Federal Liberal leader Angus Taylor says his party has some hard lessons to learn from the result. (Bianca De Marchi/AAP PHOTOS)Deputy Liberal leader Jane Hume conceded trust with voters had been broken due to the coalition splitting twice and said it would take time to rebuild.
But Ms Ley said it would be wrong to attribute the result to the coalition ruptures and urged the Liberal leadership to accept the loss with humility as voters “never get it wrong”.
She parroted Mr Taylor’s catchcry of “change or die”, which he deployed after February’s leadership spill.
“Three months later, the result in Farrer demonstrates that statement to be far truer today than it ever was then,” Ms Ley said.

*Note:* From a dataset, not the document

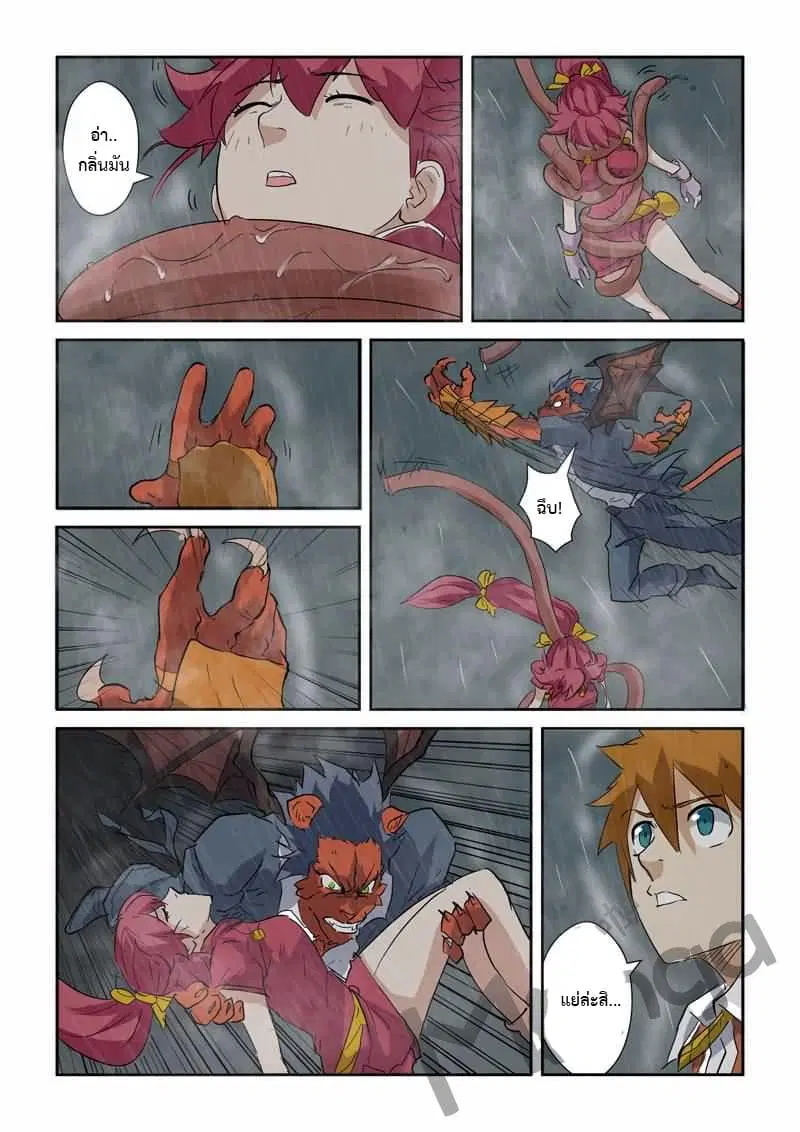Tales of Demons and Gods ตอนที่ 147 หน้า 20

Labor chose not to contest the by-election.
The by-election was independent candidate Michelle Milthorpe’s second attempt to secure the seat. (Bianca De Marchi/AAP PHOTOS)Treasurer Jim Chalmers described the result as a “bloodbath” and said it showed the coalition would have to join One Nation to compete.
“There’s no future coalition government, I think, without One Nation in it,” he told ABC News on Sunday.
Farrer comprises more than 126,560 square kilometres and fills out the southwest corner of NSW.
Its largest population centre is Albury, which sits on the NSW-Victoria border.
The race, which became a two-way competition between a minor party and an independent, signals a broader shift in voting away from the major parties.
The race in Farrer was between One Nation’s David Farley and independent Michelle Milthorpe. (Bianca De Marchi/AAP PHOTOS)In the 1960s, more than 70 per cent of Australians would vote for the same party in each election.
By 2025, that number fell to just one in three, according to the Australian Election Study.
“The Australian electorate has become increasingly volatile,” the study’s chief investigator, Griffith University senior lecturer Sarah Cameron, told AAP.
“Most people aren’t feeling close to the major political parties and they’re increasingly willing to switch votes from election to election.”